→ Задание 1
Какие ковбойские специальности перечислены в очерке о ковбое Томасе? Назовите их все.
→ Задание 2
Соответствуют ли очерку о ковбое Томасе следующие утверждения? (a) Томас охотно рассказывал о своем родстве с Марком Твеном. (b) Собственная ферма Томаса находилась в Северной Дакоте. (c) На выставке Томас должен был показывать быков. На каждое ответьте «да» или «нет» и приведите решающие слова очерка в точной цитате.
→ Задание 3
Повторите без изменений отрезок очерка о ковбое Томасе от слов «Объездчики и гуртовщики, табунщики» до слов «на себя работать.» включительно.

→ Текст для чтения
◇ ◇ ◇ ◇ ◇

Читаем На благо лошадей. Очерки иппические полностью

На своих быков смотрел он взглядом романтика, и в этом отношении совершенно не похож был на двоюродного деда своего, на Марка Твена. Да, мало того, что был он ковбоем патетическим, он, наш Томас, оказался еще и внучатым племянником Марка Твена. Координируя наш совместный с американцами проект «Марк Твен и русские писатели» (визави проекта «Американские писатели и Толстой»), я узнал, что в Америке «родственников Марка Твена» не меньше, чем у нас участников Ленинского субботника, помогавших Ильичу нести бревно. Но другу моему можно было верить хотя бы потому, что о своем родстве с классиком он проговорился неохотно, словно стыдясь. Жена его объяснила: «Ведь Марк Твен в молодости сбежал из дома, и семья чувствует себя навсегда опозоренной». А Томас нас предупреждал:

– Я не хочу сказать, что унаследовал сколько-нибудь великого таланта!

Этого мы и не думали, но я скажу вам, что унаследовал человек в седле от бывшего речного лоцмана Клеменса, он же Марк Твен. «Река потеряла для меня половину своего очарования, когда я взглянул на нее глазами лоцмана», – говорит Марк Твен, сначала лоцман на Миссисипи, а впоследствии – автор «Приключений Гекльберри Финна». У Томаса получалось наоборот: все, что касалось ковбойства, рассматривал он глазами ковбоя и – с восторгом. Со знаменитым предком роднило его другое: движение большой реки, которое почувствовал лоцман Клеменс и передал писатель Марк Твен, наш Томас, Клеменс со стороны матери, перевел на посадку в седле.

Объездчики и гуртовщики, табунщики и бракеры – это все разные ковбойские специальности. Наш Томас был гуртовщиком – смотрел за стадом. У него в Северной Дакоте была своя ферма, но магнат из Огайо, наш Старик, которого он со своими быками оставлял позади на всех выставках, соблазнил его хорошим жалованьем и не только убрал конкурента, но еще и заставил на себя работать.

* * *

В Техасе Томас сразу же поспешил к быкам. Мы, собственно, прибыли на большую выставку скота, по случаю которой здесь же, на исконной земле индейцев-команчей, проходило родео – состязания ковбоев. Мы должны были показывать нашу тройку, а Томас – быков.

Томас сам напоминал быка, вставшего на задние ноги и улыбающегося приятной человеческой улыбкой, и отличался он умением растить телят – мясистых, увесистых, стандартных. Это – благодаря непрерывной пастушеской бдительности. Быкам не позволялось терять даром ни минуты: они должны были жевать или двигаться. Если бык переставал работать челюстями, Томас заставлял его работать ногами. Расхаживая по загону или разъезжая верхом по пастбищу, наш ковбой зорко следил, не спрятался ли где-нибудь лежебока, который просто так лежит себе и все.

◇ ◇ ◇ ◇ ◇

→ Исходные строки
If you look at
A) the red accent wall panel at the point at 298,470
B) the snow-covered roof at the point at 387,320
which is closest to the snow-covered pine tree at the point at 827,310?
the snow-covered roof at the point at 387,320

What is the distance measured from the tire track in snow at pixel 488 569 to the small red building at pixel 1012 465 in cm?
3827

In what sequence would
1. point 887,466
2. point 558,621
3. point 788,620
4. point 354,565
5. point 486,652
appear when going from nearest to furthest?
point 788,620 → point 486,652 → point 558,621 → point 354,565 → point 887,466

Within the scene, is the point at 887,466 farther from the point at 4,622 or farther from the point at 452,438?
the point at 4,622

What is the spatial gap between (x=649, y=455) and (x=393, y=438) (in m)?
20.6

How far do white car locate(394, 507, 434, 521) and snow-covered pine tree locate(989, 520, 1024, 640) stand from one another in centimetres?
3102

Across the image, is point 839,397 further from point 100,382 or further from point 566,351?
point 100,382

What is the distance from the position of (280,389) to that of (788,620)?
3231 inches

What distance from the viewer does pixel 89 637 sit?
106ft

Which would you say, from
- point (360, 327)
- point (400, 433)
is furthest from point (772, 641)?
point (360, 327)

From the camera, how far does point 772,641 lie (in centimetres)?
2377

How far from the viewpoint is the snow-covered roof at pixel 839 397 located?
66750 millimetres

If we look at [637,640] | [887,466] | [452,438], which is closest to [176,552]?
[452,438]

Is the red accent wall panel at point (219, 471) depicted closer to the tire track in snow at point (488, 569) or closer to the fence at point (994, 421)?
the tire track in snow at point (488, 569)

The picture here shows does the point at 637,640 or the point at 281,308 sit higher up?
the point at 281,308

◇ ◇ ◇ ◇ ◇

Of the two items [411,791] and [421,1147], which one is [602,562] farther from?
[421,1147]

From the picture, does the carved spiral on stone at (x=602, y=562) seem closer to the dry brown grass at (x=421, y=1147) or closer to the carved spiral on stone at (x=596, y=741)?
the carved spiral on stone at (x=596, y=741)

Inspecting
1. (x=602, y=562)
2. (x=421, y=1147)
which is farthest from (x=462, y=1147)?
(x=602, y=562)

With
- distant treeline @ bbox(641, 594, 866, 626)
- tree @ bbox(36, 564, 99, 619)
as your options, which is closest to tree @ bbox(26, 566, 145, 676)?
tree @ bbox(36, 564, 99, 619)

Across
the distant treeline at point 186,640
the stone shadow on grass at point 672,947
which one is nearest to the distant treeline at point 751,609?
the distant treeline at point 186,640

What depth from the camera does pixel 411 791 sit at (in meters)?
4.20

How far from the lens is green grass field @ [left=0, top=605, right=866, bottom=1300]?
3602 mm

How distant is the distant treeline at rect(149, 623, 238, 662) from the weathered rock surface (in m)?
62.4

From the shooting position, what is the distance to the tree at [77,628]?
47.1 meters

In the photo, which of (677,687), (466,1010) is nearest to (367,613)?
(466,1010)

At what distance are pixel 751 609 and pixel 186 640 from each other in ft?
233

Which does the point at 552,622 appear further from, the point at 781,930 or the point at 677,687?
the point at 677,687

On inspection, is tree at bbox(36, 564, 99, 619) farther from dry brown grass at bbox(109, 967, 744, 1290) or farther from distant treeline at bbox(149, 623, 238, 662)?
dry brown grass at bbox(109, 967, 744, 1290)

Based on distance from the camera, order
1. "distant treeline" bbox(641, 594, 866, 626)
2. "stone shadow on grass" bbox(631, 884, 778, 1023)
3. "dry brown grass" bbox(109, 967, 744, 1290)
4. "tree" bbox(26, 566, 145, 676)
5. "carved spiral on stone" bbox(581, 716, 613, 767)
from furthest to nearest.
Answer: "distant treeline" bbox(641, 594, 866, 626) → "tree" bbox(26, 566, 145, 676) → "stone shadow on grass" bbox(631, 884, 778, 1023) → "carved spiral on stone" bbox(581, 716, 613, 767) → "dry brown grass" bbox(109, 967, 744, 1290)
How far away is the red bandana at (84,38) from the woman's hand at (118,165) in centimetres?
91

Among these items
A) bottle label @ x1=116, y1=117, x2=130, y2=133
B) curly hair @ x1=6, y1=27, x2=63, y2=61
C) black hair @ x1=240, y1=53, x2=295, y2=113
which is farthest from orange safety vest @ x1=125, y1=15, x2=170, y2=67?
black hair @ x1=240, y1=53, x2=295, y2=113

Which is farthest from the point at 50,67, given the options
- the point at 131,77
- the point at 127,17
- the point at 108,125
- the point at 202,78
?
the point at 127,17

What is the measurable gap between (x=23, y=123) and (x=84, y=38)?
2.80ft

◇ ◇ ◇ ◇ ◇

→ Результат 1
Объездчики, гуртовщики, табунщики, бракеры.

→ Результат 2
(a) Нет: «о своем родстве с классиком он проговорился неохотно, словно стыдясь».
(b) Да: «У него в Северной Дакоте была своя ферма».
(c) Да: «Мы должны были показывать нашу тройку, а Томас – быков».

→ Результат 3
Объездчики и гуртовщики, табунщики и бракеры – это все разные ковбойские специальности. Наш Томас был гуртовщиком – смотрел за стадом. У него в Северной Дакоте была своя ферма, но магнат из Огайо, наш Старик, которого он со своими быками оставлял позади на всех выставках, соблазнил его хорошим жалованьем и не только убрал конкурента, но еще и заставил на себя работать.